Mean values of multiplicative functions and applications to residue-class distribution

TL;DR

This paper establishes uniform bounds on sums of multiplicative functions and applies these results to analyze the distribution of the Alladi-Erdős function and Euler totient function across residue classes, revealing near-optimal and quantifiable distribution behaviors.

Contribution

It provides a general uniform bound on multiplicative function sums and applies it to residue-class distribution problems for specific arithmetic functions.

Findings

Nearly optimal estimate for the count of integers with a given residue class value of A(n).

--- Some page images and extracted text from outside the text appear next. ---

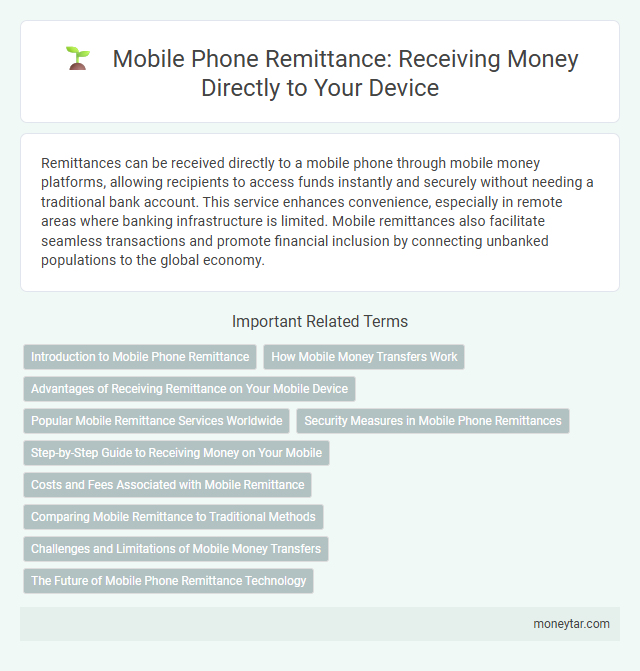 Mobile Phone Remittance: Receiving Money Directly to Your Device

Remittances can be received directly to a mobile phone through mobile money platforms, allowing recipients to access funds instantly and securely without needing a traditional bank account. This service enhances convenience, especially in remote areas where banking infrastructure is limited. Mobile remittances also facilitate seamless transactions and promote financial inclusion by connecting unbanked populations to the global economy.

Important Related Terms

Introduction to Mobile Phone Remittance

How Mobile Money Transfers Work

Advantages of Receiving Remittance on Your Mobile Device

Popular Mobile Remittance Services Worldwide

Security Measures in Mobile Phone Remittances

Step-by-Step Guide to Receiving Money on Your Mobile

Costs and Fees Associated with Mobile Remittance

Comparing Mobile Remittance to Traditional Methods

Challenges and Limitations of Mobile Money Transfers

The Future of Mobile Phone Remittance Technology

moneytar.com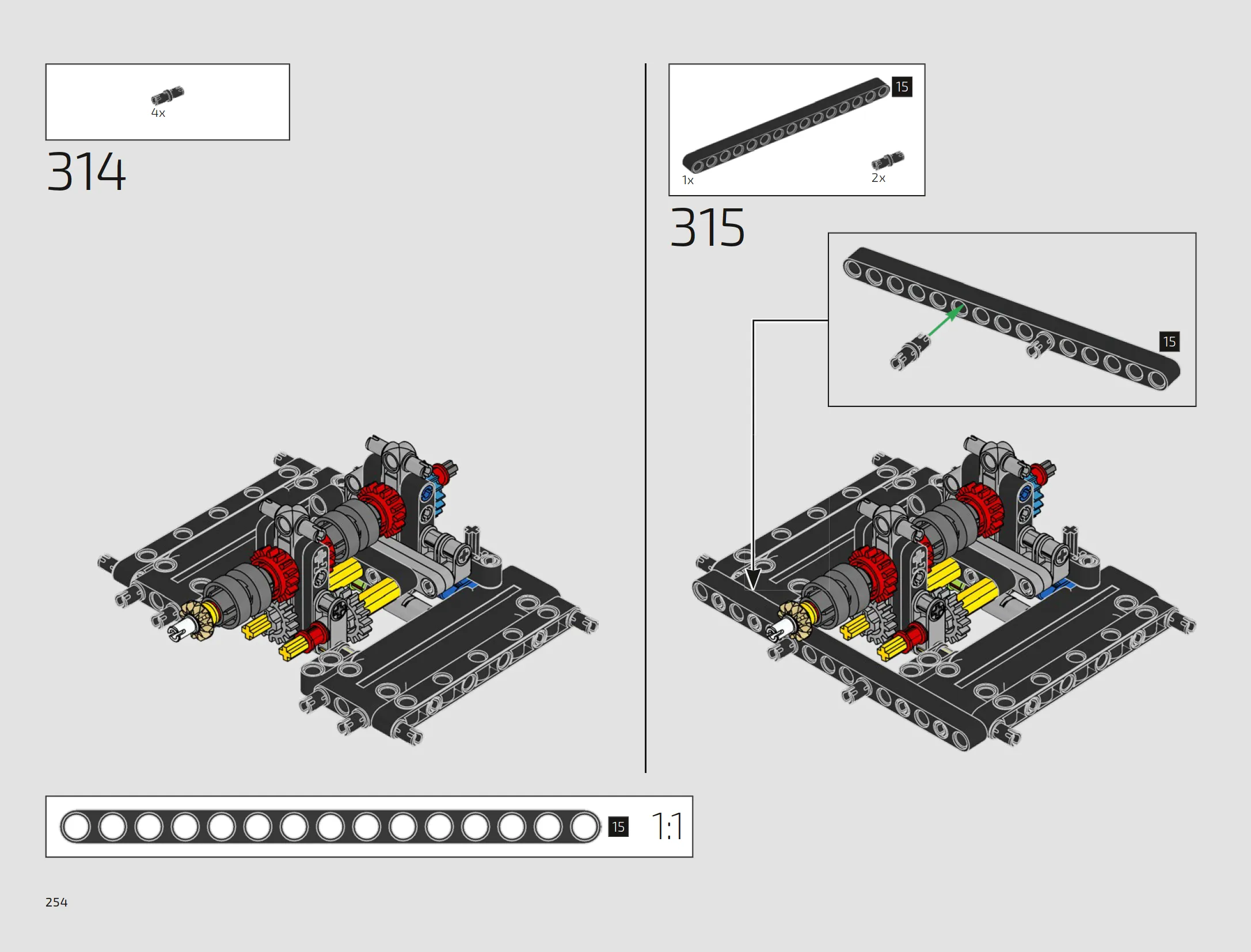 4x

314

15

1x

2x

315

15

15

1:1

254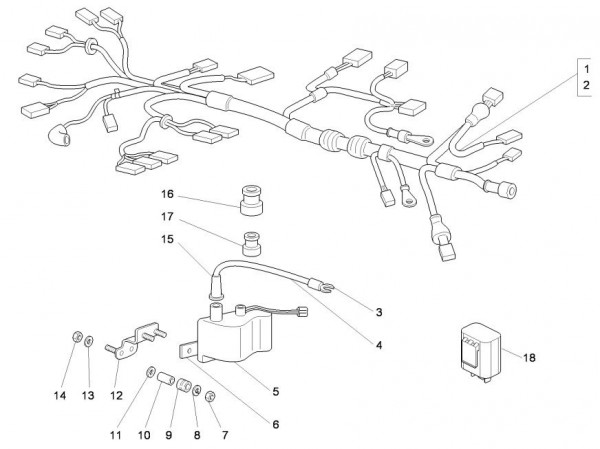 1
2
16
17
15
3
4
18
5
6
14
13
12
11
10
9
8
7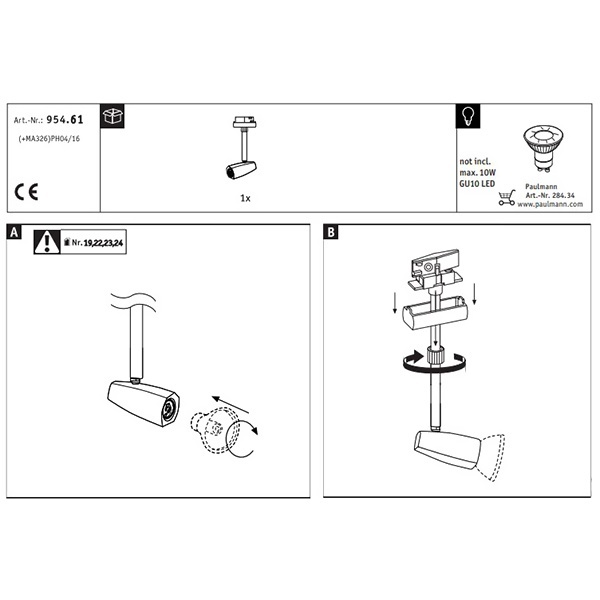 Art.-Nr.: 954.61
(+MA326)PH04/16
CE

1x

not incl.
max. 10W
GU10 LED
Paulmann
Art.-Nr. 284.34
www.paulmann.com

A
Nr. 19,22,23,24

B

Quantitative results on the equidistribution of φ(n) among coprime residue classes.

Analysis of the failure of equidistribution for certain moduli.

Abstract

We provide a uniform bound on the partial sums of multiplicative functions under very general hypotheses. As an application, we give a nearly optimal estimate for the count of $n \le x$ for which the Alladi-Erd\H{o}s function $A(n) = \sum_{p^k \parallel n} k p$ takes values in a given residue class modulo $q$, where $q$ varies uniformly up to a fixed power of $\log x$. We establish a similar result for the equidistribution of the Euler totient function $\phi(n)$ among the coprime residues to the "correct" moduli $q$ that vary uniformly in a similar range, and also quantify the failure of equidistribution of the values of $\phi(n)$ among the coprime residue classes to the "incorrect" moduli.